Aim of the exercise: Resume the text on what an employer may disclose about employees, continuing its discussion of privacy after the final sentence.

Study text:
================

What information can an employer disclose about you?

Has your employer made known any of your private health information to your co-workers? Has your employer installed visible cameras above the business cash register? Do you feel that your employer has hired a private detective to monitor where you go after work?

The law protects an employee’s right to control the disclosure of private information. Things like job applications, criminal background checks, credit histories, complaints and commendations all contain potentially private information about an employee, and if an employer carelessly discloses them, the employee can bring a claim for invasion of privacy. Generally, an employer can disclose private information only if the disclosure is required by law or if there is a legitimate business need. Take, for example, an employer who has information about the dangerous mental state of one if its employees. An employer is required to provide a safe workplace and cannot be sued for disclosing that information to the union. Similarly, in that same example, the employer has a legitimate business interest in protecting its plant and other employees from danger.

However, if the employee can show that the disclosure was about the employee’s private life, the disclosure of such information would be offensive to a reasonable person of ordinary sensibilities, and there is no legitimate public concern, the employer will be liable for invasion of privacy. For example, that an employee is HIV positive or is a member of Alcoholics Anonymous.

These same rules apply to employee surveillance. An employer can videotape or monitor an employee if there is a legitimate business need. So, an employer can place cameras above the cash register; the legitimate business need there is preventing of theft. However, it is unlikely there would ever be a legitimate business need for a camera in a locker room.

================

Dataset excerpts:
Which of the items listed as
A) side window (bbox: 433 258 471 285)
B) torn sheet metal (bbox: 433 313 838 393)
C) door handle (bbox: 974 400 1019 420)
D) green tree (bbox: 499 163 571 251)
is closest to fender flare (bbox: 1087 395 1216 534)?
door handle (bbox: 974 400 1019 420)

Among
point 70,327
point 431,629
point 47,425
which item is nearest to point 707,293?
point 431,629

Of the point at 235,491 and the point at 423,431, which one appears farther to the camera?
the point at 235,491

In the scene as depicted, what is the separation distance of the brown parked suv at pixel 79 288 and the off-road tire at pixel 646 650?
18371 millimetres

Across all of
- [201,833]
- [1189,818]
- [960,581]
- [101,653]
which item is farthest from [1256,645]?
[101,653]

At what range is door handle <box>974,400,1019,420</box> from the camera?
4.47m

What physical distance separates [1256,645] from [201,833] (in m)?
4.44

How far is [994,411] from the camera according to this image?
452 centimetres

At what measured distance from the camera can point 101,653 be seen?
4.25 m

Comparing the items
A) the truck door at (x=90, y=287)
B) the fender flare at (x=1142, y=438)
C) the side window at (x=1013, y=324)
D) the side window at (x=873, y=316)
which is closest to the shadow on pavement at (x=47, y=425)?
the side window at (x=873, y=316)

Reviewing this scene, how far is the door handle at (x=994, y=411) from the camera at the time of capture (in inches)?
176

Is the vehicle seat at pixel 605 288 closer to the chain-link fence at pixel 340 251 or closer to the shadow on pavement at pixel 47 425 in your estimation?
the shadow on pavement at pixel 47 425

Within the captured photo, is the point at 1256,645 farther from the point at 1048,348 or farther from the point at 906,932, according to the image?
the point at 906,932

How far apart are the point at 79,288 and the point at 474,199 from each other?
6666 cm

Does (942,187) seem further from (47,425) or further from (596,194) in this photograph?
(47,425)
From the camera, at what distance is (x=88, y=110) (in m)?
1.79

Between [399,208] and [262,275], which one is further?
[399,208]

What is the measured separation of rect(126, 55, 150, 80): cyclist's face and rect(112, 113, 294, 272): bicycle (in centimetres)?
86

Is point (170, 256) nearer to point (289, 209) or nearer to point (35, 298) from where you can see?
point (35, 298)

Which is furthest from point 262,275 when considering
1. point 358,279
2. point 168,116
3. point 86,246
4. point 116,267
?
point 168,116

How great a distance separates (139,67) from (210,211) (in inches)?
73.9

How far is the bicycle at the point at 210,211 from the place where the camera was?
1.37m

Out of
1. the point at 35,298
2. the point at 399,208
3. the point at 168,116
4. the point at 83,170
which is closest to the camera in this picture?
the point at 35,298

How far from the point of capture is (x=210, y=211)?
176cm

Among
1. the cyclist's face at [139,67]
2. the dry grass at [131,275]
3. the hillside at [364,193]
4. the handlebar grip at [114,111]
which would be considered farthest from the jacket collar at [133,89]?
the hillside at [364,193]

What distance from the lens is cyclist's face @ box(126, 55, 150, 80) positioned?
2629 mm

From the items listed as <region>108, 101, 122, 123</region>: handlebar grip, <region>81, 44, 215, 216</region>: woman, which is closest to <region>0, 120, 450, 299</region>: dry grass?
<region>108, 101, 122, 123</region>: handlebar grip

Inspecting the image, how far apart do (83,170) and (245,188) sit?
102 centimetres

================

Answer area:
Statutes, both federal and state, place limits on what employee information employers can disclose. For example, the Americans with Disabilities Act requires employers to keep information about an employee’s medical condition separate from the employee’s personnel file and treat it as a confidential medical record. Under the ADA, this information can only be disclosed to supervisors and managers as to the accommodations the employee needs, to first aid and safety personnel if the employee needs emergency treatment as a result of the disability, and to government officials investigating compliance with the ADA.

Similarly, the Family and Medical Leave Act requires employers to keep records that relate to medical certifications, recertifications, or medical histories confidential excepting the same scenarios as under the ADA.

An employee’s genetic information is also protected from free and full disclosure under the federal Genetic Information Nondiscrimination Act and the Texas Genetic Discrimination Law.

There are also recently-imposed requirements about how employers treat consumer information. Consumer information includes credit reports, credit score, investigative consumer reports, check writing history, insurance claims, or residential or tenant history. The federal Fair and Accurate Credit Transactions Act requires employers to take reasonable measures to protect consumer information from being misappropriated. Reasonable methods mostly include the disposal or destruction of sensitive consumer financial information. The Texas Identity Theft Enforcement and Protection Act imposes similar obligations on employers to protect sensitive person information from unlawful use.